Os medicamentos para a aterosclerose reduzem o risco cardiovascular ao diminuir as lipoproteínas aterogênicas, estabilizar as placas existentes e atenuar a inflamação na parede arterial. A aterosclerose é uma doença inflamatória crônica caracterizada pelo acúmulo de lipídios, disfunção endotelial e formação de placas em artérias médias e grandes. A intervenção farmacológica visa múltiplas etapas neste processo, com a redução do colesterol LDL servindo como objetivo terapêutico primário.
O que é farmacoterapia para aterosclerose?
A farmacoterapia para aterosclerose visa prevenir eventos cardiovasculares iniciais (prevenção primária) ou reduzir o risco de recorrência em pacientes com doença estabelecida (prevenção secundária). A relação entre o colesterol LDL e o risco cardiovascular é log-linear, e as diretrizes contemporâneas enfatizam a redução intensiva do LDL em pacientes de alto risco. Além da modificação lipídica, alguns agentes exercem efeitos pleiotrópicos na função endotelial e na estabilidade da placa.
Classes e mecanismos de medicamentos
Estatinas (atorvastatina, rosuvastatina, sinvastatina) inibem competitivamente a HMG-CoA redutase, a enzima limitante da taxa de síntese do colesterol hepático, levando à expressão regulada positivamente do receptor de LDL e ao aumento da depuração do LDL circulante. Eles também reduzem os triglicerídeos e aumentam modestamente o colesterol HDL. Ezetimiba inibe o transportador NPC1L1 na borda em escova intestinal, reduzindo a absorção do colesterol dietético e biliar. Inibidores de PCSK9 (evolocumabe, alirocumabe) são anticorpos monoclonais que bloqueiam a pró-proteína convertase subtilisina/kexina tipo 9, prevenindo a degradação do receptor de LDL e aumentando acentuadamente a depuração de LDL. Fibratos (fenofibrato, gemfibrozil) ativam o PPAR-alfa, reduzindo os triglicerídeos e aumentando o HDL através do aumento da atividade da lipoproteína lipase.
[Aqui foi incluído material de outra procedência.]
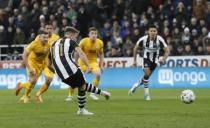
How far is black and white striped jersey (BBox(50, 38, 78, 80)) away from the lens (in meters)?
15.5

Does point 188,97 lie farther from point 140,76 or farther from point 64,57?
point 140,76

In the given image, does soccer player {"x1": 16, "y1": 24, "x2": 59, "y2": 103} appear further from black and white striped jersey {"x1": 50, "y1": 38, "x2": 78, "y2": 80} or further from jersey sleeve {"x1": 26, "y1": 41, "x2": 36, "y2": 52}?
black and white striped jersey {"x1": 50, "y1": 38, "x2": 78, "y2": 80}

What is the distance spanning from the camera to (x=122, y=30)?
3291 cm

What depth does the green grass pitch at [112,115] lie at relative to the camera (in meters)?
13.1

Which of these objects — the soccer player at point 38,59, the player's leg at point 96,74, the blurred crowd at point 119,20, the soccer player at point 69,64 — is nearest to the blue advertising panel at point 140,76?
the blurred crowd at point 119,20

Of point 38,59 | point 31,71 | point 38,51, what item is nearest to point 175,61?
point 38,59

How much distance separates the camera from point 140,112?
52.9ft

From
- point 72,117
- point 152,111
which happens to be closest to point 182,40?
point 152,111

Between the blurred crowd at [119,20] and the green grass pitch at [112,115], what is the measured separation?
10177 mm

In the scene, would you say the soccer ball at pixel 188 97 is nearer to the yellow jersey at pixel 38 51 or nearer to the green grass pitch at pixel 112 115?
the green grass pitch at pixel 112 115

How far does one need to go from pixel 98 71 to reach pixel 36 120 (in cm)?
802

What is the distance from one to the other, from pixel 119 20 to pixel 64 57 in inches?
→ 732

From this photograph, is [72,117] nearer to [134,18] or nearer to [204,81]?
[204,81]

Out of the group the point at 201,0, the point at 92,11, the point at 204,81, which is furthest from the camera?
the point at 92,11
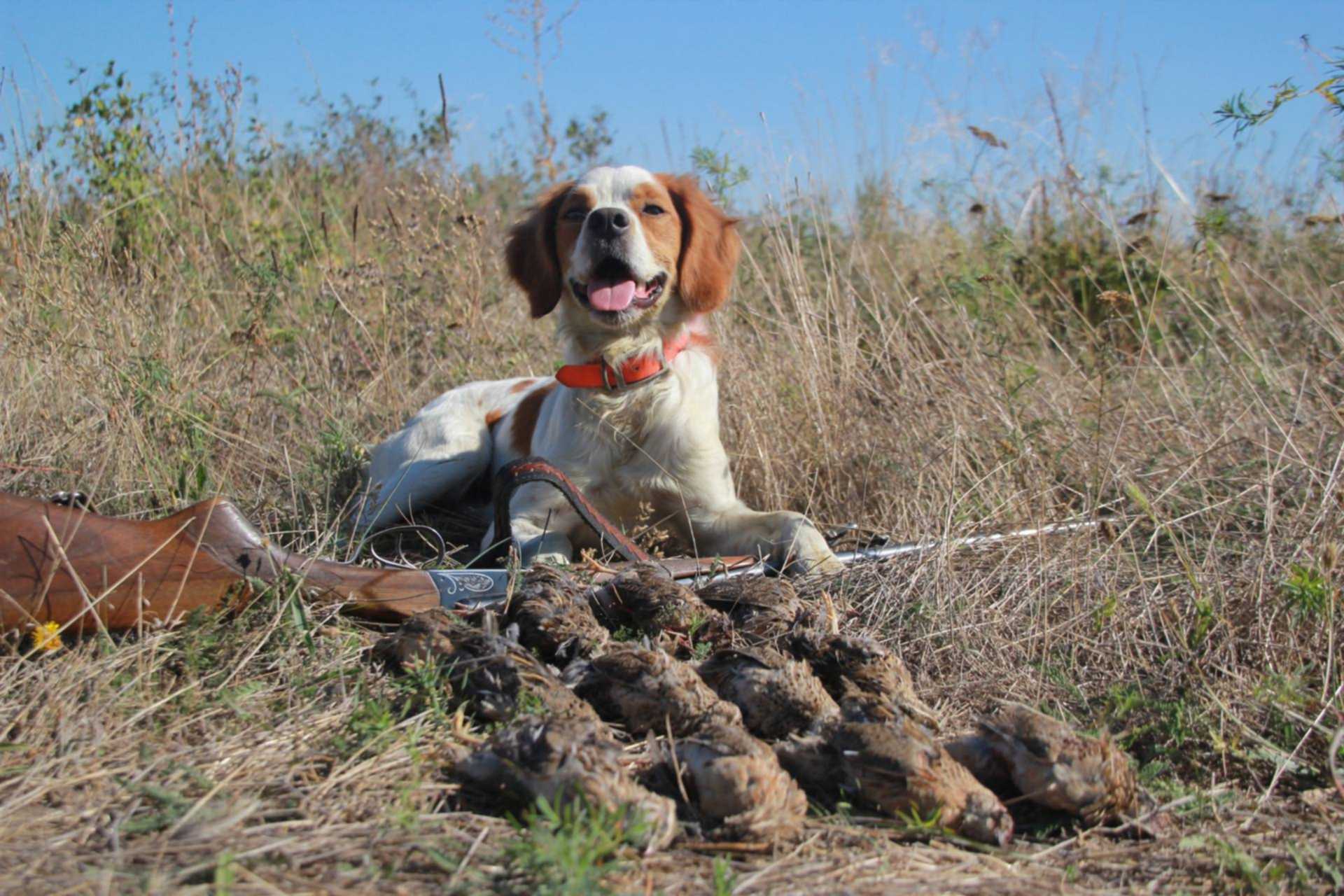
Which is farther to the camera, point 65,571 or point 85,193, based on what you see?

Sequestrantes de ácidos biliares (colestiramina, colesevelam) ligam-se aos ácidos biliares no intestino, interrompendo a circulação entero-hepática e esgotando o reservatório de colesterol hepático. Ácidos graxos ômega-3 (icosapent etílico) reduzem os triglicerídeos através de múltiplos mecanismos, incluindo diminuição da produção hepática de VLDL.
Usos Terapêuticos
As estatinas são terapia de primeira linha para prevenção primária e secundária, com estatinas de alta intensidade (atorvastatina 40 a 80 mg, rosuvastatina 20 a 40 mg) recomendadas para pacientes com doença cardiovascular aterosclerótica estabelecida. A ezetimiba é adicionada quando a monoterapia com estatinas não atinge as metas de LDL ou como terapia alternativa em pacientes com intolerância às estatinas. Os inibidores de PCSK9 são reservados para pacientes com hipercolesterolemia familiar ou aqueles que necessitam de redução adicional de LDL, apesar da terapia máxima com estatinas e ezetimiba. Fibratos e ácidos graxos ômega-3 são usados principalmente para hipertrigliceridemia.
Efeitos Adversos
As estatinas podem causar mialgia, transaminases elevadas e raramente rabdomiólise. A ezetimiba é bem tolerada com sintomas gastrointestinais ocasionais. Os inibidores da PCSK9 causam reações no local da injeção e raramente hipersensibilidade. Os fibratos aumentam o risco de cálculos biliares e miopatia, especialmente quando combinados com estatinas. Os sequestrantes de ácidos biliares causam desconforto gastrointestinal e podem prejudicar a absorção de vitaminas lipossolúveis e outros medicamentos.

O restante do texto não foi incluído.